Chronic fatigue syndrome (CFS) affects as many as 2.5 million Americans. Also called myalgic encephalomyelitis (ME) or systemic exertion intolerance disease (SEID), this puzzling medical condition is not well understood. The symptoms of CFS are enough to make daily life a difficult, but the lack of knowledge about this condition can prevent you from getting the help you need.
For many people living with CFS, receiving a correct diagnosis is a process of trial and error that takes years. Many of the symptoms mimic those caused by other medical conditions or side effects from medications, and your doctor may need to perform several diagnostic tests to rule out other conditions. Unfortunately, your symptoms may also be met with skepticism from friends, relatives, and even health care providers.
But new research is shedding light on biological changes that may be connected to this mysterious illness. Thanks to the efforts of scientists, there's new hope for the development of screening tests that could quickly diagnose CFS. And even though specific tests for CFS are not yet used in medicine, our growing understanding of CFS means new methods of accurately diagnosing this illness may be on the horizon.
Diagnosing Chronic Fatigue Syndrome
CFS goes far beyond just feeling tired. People living with CFS experience debilitating, constant fatigue that interrupts their daily lives. Even though these symptoms can be severe, there is still diagnostic criteria you must meet to be formally diagnosed with CFS.
First, you must have experienced severe, chronic fatigue for a period of six months or longer. Second, this fatigue must interfere with your daily activities and ability to live a normal life. Finally, you must demonstrate at least four of the common symptoms of CFS. Unfortunately, there is no standard test for CFS, and this can make it extremely difficult to arrive at an accurate and timely diagnosis.
For years, scientists have worked to examine the relationship between biological changes in the body and the development of chronic fatigue syndrome. As this research continues, we've arrived at a better understanding of certain changes in the neurological and gastrointestinal (GI) systems that are common among people living with CFS. This new research could be instrumental in the development of new tests to help diagnose CFS.
What Your Brain May Tell You
Many people living with CFS report that their symptoms get worse after physical activity. Recently, a study published in Scientific Reports identified specific cellular changes to cerebrospinal fluid — the fluid that surrounds your brain and spinal cord — that occur after physical exercise. In the study, samples of cerebrospinal fluid from people living with CFS showed significant decreases in the number of certain microRNAs, which are small cellular molecules that promote the production of many cellular proteins used by the body.
In mouse models, a reduction of microRNA was linked to premature cell death and increased immune system activity. Scientists believe a similar process in people living with CFS could promote inflammation in the brain. This inflammation may cause damage to brain cells and could be a key factor in the development of CFS.
As the relationship between cellular factors in cerebrospinal fluid and CFS is explored, it's thought that microRNA levels could be used as part of screening tests to identify individuals at risk for CFS. However, further research to identify "normal" levels of microRNA in people who do not have CFS is needed before any diagnostic tests could be developed.

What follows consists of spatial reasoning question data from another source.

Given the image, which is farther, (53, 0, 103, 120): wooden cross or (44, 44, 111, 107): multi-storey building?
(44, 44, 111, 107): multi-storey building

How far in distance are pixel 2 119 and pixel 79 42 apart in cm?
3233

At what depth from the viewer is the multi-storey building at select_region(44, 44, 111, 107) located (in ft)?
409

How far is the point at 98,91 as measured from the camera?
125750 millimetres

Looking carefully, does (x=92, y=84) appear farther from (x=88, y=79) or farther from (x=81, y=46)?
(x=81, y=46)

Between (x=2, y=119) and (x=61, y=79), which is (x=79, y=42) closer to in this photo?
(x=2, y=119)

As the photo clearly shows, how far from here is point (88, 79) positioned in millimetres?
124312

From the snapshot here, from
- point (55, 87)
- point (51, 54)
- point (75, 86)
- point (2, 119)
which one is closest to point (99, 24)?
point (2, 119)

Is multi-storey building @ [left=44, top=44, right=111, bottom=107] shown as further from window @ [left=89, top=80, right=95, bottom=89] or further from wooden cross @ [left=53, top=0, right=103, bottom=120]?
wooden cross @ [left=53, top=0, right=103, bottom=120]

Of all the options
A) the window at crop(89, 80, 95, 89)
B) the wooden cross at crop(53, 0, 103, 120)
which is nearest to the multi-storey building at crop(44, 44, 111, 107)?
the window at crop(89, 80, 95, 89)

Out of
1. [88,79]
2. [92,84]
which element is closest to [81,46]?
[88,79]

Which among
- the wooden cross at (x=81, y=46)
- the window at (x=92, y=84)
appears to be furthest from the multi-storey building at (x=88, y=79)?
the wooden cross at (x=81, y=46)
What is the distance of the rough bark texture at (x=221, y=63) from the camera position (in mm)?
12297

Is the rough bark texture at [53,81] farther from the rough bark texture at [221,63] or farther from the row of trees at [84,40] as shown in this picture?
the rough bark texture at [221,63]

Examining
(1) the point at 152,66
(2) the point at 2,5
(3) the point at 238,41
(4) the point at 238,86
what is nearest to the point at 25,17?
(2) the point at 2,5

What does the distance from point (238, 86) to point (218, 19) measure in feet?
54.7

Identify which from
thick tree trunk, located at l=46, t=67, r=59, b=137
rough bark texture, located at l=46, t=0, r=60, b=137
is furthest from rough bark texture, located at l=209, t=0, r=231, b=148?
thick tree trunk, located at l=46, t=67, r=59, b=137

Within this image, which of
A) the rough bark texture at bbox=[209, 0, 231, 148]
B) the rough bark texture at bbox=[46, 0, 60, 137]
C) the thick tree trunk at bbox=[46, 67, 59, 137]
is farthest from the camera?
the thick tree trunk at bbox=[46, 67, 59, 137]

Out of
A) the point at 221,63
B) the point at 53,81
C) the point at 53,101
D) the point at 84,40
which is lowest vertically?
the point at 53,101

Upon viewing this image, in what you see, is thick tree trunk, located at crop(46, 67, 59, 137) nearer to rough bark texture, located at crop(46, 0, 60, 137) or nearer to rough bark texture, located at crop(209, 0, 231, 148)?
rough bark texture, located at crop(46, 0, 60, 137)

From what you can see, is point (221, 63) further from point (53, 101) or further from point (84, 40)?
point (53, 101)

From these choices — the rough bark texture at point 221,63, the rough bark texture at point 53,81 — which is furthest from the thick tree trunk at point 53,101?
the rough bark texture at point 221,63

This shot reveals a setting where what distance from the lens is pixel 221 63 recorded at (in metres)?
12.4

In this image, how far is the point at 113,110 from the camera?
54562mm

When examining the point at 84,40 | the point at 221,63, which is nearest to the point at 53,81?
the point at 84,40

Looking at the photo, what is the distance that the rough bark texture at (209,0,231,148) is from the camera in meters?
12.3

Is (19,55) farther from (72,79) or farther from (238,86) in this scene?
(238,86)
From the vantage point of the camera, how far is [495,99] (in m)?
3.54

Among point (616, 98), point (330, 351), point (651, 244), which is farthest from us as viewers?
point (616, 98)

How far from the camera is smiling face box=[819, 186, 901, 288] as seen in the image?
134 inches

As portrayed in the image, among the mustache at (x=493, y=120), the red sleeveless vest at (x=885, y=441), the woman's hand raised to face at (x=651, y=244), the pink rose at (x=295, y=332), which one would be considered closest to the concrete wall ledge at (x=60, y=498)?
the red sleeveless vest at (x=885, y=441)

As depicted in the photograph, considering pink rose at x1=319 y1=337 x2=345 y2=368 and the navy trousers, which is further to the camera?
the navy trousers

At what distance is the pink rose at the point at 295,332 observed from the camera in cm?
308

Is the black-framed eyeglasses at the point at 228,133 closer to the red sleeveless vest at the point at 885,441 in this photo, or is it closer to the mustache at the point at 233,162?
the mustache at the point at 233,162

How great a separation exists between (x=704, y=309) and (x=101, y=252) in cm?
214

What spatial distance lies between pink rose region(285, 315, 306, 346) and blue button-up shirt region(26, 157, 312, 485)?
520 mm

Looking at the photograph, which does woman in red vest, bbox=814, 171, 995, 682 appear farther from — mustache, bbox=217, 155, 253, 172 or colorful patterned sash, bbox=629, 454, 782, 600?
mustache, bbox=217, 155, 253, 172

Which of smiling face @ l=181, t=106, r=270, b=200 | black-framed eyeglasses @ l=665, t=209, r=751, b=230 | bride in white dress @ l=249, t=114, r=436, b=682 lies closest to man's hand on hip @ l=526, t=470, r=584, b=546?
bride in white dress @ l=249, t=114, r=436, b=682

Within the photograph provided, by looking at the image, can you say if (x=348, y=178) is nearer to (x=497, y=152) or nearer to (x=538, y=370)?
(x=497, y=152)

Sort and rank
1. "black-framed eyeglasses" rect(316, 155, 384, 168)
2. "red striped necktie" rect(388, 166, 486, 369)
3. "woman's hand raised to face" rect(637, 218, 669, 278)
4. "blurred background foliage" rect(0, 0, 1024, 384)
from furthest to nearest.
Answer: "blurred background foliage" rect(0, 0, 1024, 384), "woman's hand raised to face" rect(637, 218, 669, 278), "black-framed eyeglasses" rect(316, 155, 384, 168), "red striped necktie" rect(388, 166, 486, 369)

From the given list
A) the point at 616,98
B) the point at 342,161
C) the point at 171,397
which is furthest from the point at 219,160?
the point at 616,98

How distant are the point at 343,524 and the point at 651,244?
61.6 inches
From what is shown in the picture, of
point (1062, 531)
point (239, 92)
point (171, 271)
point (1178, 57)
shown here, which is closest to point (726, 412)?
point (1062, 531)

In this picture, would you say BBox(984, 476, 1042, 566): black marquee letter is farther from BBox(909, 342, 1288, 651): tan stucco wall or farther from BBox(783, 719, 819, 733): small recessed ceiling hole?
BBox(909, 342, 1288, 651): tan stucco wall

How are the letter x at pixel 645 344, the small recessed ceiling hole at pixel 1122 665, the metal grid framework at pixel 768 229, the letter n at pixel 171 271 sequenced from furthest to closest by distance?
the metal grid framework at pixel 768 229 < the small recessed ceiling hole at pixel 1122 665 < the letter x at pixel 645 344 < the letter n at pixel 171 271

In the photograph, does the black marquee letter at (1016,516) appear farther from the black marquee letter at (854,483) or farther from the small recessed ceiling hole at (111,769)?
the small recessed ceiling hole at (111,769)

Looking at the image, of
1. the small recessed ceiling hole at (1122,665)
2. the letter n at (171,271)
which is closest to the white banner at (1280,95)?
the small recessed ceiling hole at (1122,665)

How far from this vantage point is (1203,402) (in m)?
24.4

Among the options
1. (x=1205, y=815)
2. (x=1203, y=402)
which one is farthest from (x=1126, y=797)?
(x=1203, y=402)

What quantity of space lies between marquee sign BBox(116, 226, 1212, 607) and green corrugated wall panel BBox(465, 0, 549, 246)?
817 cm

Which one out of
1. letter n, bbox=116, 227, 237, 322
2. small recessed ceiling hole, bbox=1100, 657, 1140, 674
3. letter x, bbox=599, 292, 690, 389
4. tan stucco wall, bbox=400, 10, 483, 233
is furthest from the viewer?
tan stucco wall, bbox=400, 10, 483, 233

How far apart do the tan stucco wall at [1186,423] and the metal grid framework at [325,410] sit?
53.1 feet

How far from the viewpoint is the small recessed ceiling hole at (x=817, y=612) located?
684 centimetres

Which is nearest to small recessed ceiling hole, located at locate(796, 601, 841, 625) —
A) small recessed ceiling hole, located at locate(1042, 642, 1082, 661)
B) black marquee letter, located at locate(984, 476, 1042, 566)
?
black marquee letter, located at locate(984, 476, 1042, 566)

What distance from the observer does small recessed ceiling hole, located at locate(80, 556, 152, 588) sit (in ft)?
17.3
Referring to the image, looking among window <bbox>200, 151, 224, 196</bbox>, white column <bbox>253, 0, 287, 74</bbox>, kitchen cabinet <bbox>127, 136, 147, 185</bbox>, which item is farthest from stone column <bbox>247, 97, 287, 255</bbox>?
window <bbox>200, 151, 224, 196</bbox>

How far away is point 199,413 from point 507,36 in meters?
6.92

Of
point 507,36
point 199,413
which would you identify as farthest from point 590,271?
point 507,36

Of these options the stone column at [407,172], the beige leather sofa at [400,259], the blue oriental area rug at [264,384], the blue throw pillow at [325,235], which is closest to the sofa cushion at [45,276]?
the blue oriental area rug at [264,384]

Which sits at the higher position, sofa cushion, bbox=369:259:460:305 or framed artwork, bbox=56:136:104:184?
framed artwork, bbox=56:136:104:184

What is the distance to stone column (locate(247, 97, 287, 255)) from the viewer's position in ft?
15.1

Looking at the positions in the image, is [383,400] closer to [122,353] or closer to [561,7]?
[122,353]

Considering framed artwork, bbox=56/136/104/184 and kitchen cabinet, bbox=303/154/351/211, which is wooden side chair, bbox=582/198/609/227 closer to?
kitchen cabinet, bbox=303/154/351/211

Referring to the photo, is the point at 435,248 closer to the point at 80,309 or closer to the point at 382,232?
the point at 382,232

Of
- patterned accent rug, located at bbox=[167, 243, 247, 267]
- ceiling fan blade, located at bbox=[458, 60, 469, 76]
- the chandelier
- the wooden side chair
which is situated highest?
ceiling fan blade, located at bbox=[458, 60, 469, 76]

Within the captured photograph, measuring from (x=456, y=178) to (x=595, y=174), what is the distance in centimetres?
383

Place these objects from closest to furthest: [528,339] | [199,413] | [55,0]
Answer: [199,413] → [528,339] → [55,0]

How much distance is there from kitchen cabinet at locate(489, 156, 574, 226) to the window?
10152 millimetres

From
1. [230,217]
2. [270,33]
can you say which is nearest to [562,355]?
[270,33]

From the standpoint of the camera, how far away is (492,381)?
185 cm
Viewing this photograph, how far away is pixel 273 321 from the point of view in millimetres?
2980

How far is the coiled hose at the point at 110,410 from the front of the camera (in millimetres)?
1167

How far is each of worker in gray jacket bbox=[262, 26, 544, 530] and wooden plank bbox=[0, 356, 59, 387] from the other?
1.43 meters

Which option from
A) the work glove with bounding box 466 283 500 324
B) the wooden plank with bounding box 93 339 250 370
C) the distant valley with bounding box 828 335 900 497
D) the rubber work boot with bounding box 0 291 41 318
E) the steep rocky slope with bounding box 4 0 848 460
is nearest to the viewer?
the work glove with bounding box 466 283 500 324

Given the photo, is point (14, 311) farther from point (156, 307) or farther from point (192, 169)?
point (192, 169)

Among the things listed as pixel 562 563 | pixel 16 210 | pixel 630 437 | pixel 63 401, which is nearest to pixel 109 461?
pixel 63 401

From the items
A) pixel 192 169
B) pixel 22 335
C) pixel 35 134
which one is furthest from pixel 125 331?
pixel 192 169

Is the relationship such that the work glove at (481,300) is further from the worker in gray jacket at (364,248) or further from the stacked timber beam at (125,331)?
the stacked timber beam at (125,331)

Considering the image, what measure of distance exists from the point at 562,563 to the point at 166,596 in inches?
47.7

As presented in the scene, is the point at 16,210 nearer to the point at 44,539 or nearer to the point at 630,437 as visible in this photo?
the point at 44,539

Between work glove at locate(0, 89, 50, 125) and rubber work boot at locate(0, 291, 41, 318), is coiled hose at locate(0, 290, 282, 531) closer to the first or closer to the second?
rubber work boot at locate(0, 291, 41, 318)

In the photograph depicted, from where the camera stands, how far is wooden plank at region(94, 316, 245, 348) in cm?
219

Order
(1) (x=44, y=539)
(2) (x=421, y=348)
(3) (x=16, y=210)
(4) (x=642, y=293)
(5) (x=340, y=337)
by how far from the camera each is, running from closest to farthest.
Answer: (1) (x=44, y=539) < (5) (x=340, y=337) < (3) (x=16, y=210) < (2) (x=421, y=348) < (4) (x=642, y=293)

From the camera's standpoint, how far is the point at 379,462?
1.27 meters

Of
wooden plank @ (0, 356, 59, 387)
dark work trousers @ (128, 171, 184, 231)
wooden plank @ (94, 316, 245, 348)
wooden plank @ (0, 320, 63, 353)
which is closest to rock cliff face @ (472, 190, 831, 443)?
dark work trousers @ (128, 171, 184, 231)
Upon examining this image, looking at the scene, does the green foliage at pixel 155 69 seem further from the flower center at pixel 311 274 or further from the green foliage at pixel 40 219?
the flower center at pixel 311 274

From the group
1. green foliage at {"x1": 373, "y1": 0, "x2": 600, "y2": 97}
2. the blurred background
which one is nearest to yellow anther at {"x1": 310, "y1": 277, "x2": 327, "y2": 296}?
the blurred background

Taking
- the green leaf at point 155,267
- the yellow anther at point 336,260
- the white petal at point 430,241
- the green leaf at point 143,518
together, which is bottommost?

Trusting Your Gut Could Aid in Diagnosis
In addition to changes in cerebrospinal fluid, your gut flora — or the bacteria that live in your gastrointestinal system — could help diagnose CFS more easily than current methods. A study in Microbiome examined differences in the gut flora of people living with CFS compared to those without the condition, and people living with CFS were found to have much lower bacterial diversity in their GI systems. Also, the bacteria that were present were more likely to trigger inflammation and damage to the GI tract itself.
In people living with CFS, damage to the GI tract was associated with microbial translocation, or the presence of certain bacteria outside their normal environment in the gut and intestines. This translocation may cause an immune system response in people with CFS. Researchers concluded that gut bacteria could significantly influence CFS symptoms, and, in the future, doctors may be able to identify individuals at risk for CFS by identifying changes to gut flora.
Even through chronic fatigue syndrome is a complex and perplexing condition, advances in research are helping to further our understanding of certain biological changes that may be common among those with this problem. As our knowledge about CFS grows, new diagnostic methods can be developed to help more people receive the care they need.